(Items from a data source)
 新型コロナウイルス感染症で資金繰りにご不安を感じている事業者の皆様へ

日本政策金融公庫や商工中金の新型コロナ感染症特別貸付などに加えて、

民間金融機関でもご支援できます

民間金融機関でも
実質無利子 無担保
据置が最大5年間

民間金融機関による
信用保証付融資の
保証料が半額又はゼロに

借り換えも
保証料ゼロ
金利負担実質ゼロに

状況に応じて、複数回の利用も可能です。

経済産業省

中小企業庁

Problem to solve:
Please write out all of the records above, character for character.

Exercise result:
 新型コロナウイルス感染症で資金繰りにご不安を感じている事業者の皆様へ

日本政策金融公庫や商工中金の新型コロナ感染症特別貸付などに加えて、

民間金融機関でもご支援できます

民間金融機関でも
実質無利子 無担保
据置が最大5年間

民間金融機関による
信用保証付融資の
保証料が半額又はゼロに

借り換えも
保証料ゼロ
金利負担実質ゼロに

状況に応じて、複数回の利用も可能です。

経済産業省

中小企業庁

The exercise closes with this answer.